PoPI considers personal information and data “precious goods” and business leaders can face jail time or a fine of up to R10 million if their organisation is in breach of the Act. This applies to any legal entity.
It is almost impossible to meet the requirements of PoPI without the right IT tools and platforms in place. Luckily these tools usually have many other benefits and can streamline operations and boost efficiencies.
Conditions of the Act
PoPI has eight conditions that companies MUST comply with…
All legal entities need to be responsible, accountable and must comply with the conditions of the Act.
You must justify why you are processing and capturing private information. Also, there should be limits in place as to what information you process and how much there is. You must have the consent of the party to whom the information belongs and any processing of this information should be compatible with the original purpose for which it was collected.
The data must be captured for a specific and justifiable reason and the party must be aware of this. A record must not be kept for longer than deemed necessary.

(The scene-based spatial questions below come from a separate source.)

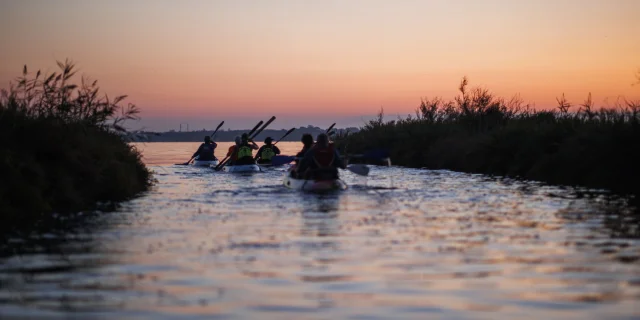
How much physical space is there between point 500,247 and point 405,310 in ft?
15.6

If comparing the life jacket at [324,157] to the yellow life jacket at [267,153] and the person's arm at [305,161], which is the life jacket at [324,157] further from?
the yellow life jacket at [267,153]

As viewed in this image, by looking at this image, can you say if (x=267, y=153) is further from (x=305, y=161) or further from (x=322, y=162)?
(x=322, y=162)

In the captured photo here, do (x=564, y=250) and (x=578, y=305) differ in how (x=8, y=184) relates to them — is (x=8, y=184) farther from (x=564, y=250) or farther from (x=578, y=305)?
(x=578, y=305)

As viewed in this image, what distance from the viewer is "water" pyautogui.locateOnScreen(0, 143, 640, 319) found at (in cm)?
861

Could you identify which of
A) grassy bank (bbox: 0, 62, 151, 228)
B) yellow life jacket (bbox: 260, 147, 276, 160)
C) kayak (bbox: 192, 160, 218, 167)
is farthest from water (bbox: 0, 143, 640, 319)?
kayak (bbox: 192, 160, 218, 167)

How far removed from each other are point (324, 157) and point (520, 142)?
1108 centimetres

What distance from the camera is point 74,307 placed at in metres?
8.62

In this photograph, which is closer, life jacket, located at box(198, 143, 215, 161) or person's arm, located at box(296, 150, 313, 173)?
person's arm, located at box(296, 150, 313, 173)

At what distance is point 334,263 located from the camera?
11.3 meters

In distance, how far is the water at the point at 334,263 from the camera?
28.2 ft

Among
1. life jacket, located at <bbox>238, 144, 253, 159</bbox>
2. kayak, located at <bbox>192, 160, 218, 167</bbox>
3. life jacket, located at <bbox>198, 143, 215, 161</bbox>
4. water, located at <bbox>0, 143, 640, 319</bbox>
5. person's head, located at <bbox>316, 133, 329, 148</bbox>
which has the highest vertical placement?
person's head, located at <bbox>316, 133, 329, 148</bbox>

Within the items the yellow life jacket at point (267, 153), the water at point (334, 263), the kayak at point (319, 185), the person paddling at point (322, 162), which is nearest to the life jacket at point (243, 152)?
the yellow life jacket at point (267, 153)

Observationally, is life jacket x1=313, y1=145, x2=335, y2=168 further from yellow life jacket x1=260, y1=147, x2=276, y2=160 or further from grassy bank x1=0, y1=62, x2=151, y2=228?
yellow life jacket x1=260, y1=147, x2=276, y2=160

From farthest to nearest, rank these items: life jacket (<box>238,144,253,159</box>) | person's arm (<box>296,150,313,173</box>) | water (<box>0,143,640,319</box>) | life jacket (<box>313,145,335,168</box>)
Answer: life jacket (<box>238,144,253,159</box>) → person's arm (<box>296,150,313,173</box>) → life jacket (<box>313,145,335,168</box>) → water (<box>0,143,640,319</box>)
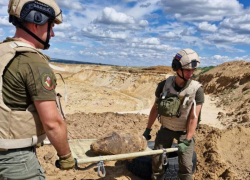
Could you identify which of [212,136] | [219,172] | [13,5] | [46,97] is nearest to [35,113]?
[46,97]

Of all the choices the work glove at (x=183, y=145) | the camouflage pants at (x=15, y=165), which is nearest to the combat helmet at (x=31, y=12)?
the camouflage pants at (x=15, y=165)

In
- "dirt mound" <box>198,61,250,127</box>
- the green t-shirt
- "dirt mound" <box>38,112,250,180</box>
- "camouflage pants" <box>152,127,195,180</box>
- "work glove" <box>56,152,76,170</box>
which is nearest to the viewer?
the green t-shirt

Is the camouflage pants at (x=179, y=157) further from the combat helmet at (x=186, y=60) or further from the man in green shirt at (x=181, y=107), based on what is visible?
the combat helmet at (x=186, y=60)

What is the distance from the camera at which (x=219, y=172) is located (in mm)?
5617

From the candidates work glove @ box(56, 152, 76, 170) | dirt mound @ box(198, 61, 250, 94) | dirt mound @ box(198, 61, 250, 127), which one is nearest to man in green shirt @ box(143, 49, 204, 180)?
work glove @ box(56, 152, 76, 170)

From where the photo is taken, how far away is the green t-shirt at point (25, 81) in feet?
6.55

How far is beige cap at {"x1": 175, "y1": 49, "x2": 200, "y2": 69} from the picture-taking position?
12.7 ft

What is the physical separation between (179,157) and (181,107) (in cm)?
81

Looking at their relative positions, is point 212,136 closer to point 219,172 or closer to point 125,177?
point 219,172

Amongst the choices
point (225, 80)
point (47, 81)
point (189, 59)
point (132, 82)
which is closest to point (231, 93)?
point (225, 80)

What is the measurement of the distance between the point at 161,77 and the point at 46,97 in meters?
23.3

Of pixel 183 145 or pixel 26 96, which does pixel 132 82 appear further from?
pixel 26 96

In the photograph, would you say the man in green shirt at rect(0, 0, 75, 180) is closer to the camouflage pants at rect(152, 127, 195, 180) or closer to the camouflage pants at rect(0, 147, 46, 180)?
the camouflage pants at rect(0, 147, 46, 180)

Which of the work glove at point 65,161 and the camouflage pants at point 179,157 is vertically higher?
the work glove at point 65,161
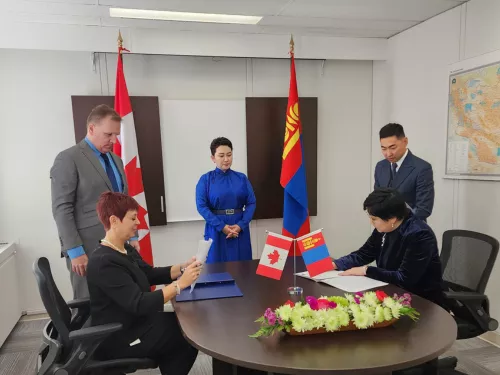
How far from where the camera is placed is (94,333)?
1461mm

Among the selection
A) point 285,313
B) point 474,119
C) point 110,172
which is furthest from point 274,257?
point 474,119

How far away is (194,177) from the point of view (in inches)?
147

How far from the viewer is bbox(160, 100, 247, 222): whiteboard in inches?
143

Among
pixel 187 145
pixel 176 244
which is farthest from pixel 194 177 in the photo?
pixel 176 244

Further processing limitation
Any further use or processing of information collected must be related to the original purpose of the information being collected.
All information collected must be correct, up to date and not misleading. This applies to backups too.
To fulfil the openness condition, the notification must be sent to the party whose information is being captured. The party must be able to view your name and/or company name and address, be informed of the reason why you are collecting this data, what the information is.
This is arguably the most important and actionable condition of the PoPI Act, specifically when it comes to IT and technology. Firstly you need to identify the data which contains personal information and treat it with care. Secondly, all such information must be secured – and you must be able to prove that steps have been taken to do it in the most effective way possible. If there is a security breach, you must inform the regulator and the party whose data is affected.
Data Subject Participation
The party whose information you have has the right to ask for any data that you have about them. They can also request that you permanently delete this information, or update it.
Embracing the Role of IT
Apart from the governance aspect, IT has a critical role to play in PoPI compliance. There are numerous public examples of how data breaches can (and do) occur and results can be catastrophic for a business. This is no longer about having a firewall and decent passwords. Data security now needs to be a company-wide practise which is included in almost all policies and procedures and supported by the right IT solution. The good news is that getting there will not only make you compliant, but it’ll also improve business processes, reduce risk, and help you sleep better at night.